The difference between random forest and XGboost:
- Ensemble approach: Both algorithms use ensemble method to improve predictive accuracy by ombining multiple model.
- Algorithm type: Random forest is based on the bagging algorithm, which builds an ensemble of decision trees independently. In contrast, XGBoost is based on the boosting algorithm, where decision trees are built sequentially, with each tree trying to correct the mistakes made by the previous trees. 
- Tree building process: Random Forest builds each decision tree independently by randomly selecting substes of the training data and featues, resulting in multiple uncorrelated trees. XGBoost builds decision trees in a sequential manner, where each subsequent tree learns from the mistakes of the previous tree by focusing on te instances that were misclassified. 
- Loss function optimization: XGBoost optimizes the loss function during the training process by using gradient boosting, which calculates the gradients of the loss function with respect to the model's predictions. Random Forest, on the other hand, does not optimize a specific loss function but uses the majority vote or averaging of multiple decision trees to make predictions.
- Handling of missing values: Random Forest can handle missing values by using surrogate splits, where it considers alternative variables to make up for missing data.

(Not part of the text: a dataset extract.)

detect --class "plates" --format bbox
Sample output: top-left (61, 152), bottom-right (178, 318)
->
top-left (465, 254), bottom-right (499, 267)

XGBoost also handles missing values but uses a different approach by learning the direction of the missing values during tree construction.
- Model interpretability: Random Forest provides feature importance scores that indicate the relative importance of each feature in making predictions. XGBoost also provides feature importance scores but often offers more fine-grained information, such as feature interaction effects.
- Performance and scalability: XGBoost is known for its scalability and efficiency, as it incorporates various optimization techniques such as parallel processing and compressed sparse column storage. Random Forest can handle large datasets as well, but its performance might degrade with an increasing number of trees.


**When to use decision trees?**

Decision tree vs neural network

Decisiontrees and tree ensemble
- Work well on taular (structured data)
- Not recommended for unstructed data 
- Fast
- Small decision trees may be human interpretable

Neural networks
- Work well on all types of data, including tabular (structured) and unstructured data
- May be slower than a decision tree
- Works with transfer learning
- When building a system of multiple models working together, it might be easier to string together multiple neural networks.